Amongst the news last week is a bit of a surprise: the salmon genome project is choosing Sanger sequencing for the first phase of the project. Alas, one needs a premium subscription to In Sequence, which I lack, so I can't read the full article. But, the group has published (open access) a pilot study on some BACs, which concluded that 454 sequencing couldn't resolve a bunch of the sequence, and so shorter read technologies are presumably ruled out as well. A goal of the project is a high quality reference sequence to serve as a benchmark for related fish, demanding very high quality.
This announcement is a jolt for anyone who has concluded that Sanger has been largely put to pasture, confined to niches such as verifying clones and low-throughput projects. Despite the gaudy throughput of the next-gen sequencers, read length remains a problem. However, that hasn't stopped de novo assembly projects such as panda from apparently proceeding forward. Apparently salmon is even nastier when it comes to repeats.
Still playing the armchair next-gen sequencer (for the moment!), it is an interesting gedanken experiment. Suppose you had a rough genome you really, really wanted to sequence and get a high-quality reference sequence. On the one hand, Sanger sequencing is very well proven. However, it is also more expensive per base than the newer technologies. Furthermore, Sanger is pretty much a mature technology, with little investment in further improvement. This is in contrast to next gen platforms, which are being pushed harder and harder both by the manufacturers as well as the more adventurous users. This includes novel sequencing protocols to address difficult DNA, such as the recently published Long March technique (which I'm still fully wrapping my head around) that generates nested libraries for next-gen sequencing using a serial Type IIS digestion scheme. Complete Genomics has some trick for inserting multiple priming sites per circular DNA template. Plus, Pacific Biosciences has demonstrated really long reads in a next gen platform -- but demonstrating is different than having it in production.
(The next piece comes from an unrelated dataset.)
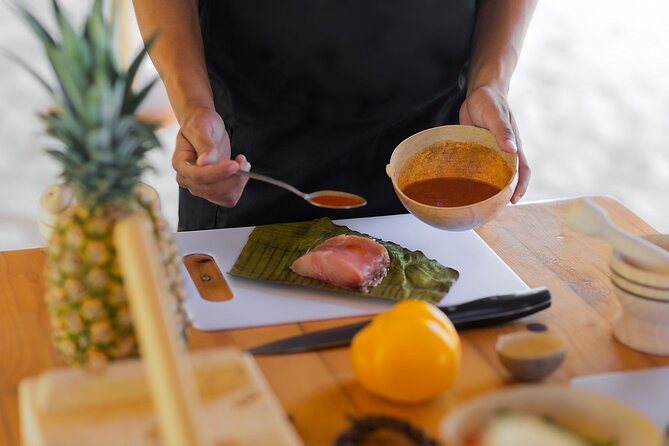 Tikinxic Barefoot Fish Guided Cookout Experience in Cozumel - The cooking part: Tikinxic fish, plantain leaves, and a Yucatan seasoning focus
So it boils down to the key question: do you spend your resources on the tried-and-true, but potentially pricey approach or try to bet that emerging techniques and technologies can deliver the goods soon enough. Put another way, how critical is a high quality reference sequence? Perhaps it would be better to generate very piecemeal drafts of multiple species now and then go for finishing the genomes when the new technologies come on line. But what experiments dependent on that high quality reference would be put off a few years? And what if the new technologies don't deliver, in which case you must fall back on Sanger and be quite a bit behind schedule.
It's not an easy call. Will salmon be the last Sanger genome? It all depends on whether the new approaches and platforms can really deliver -- and someone is daring enough to try them on a really challenging genome.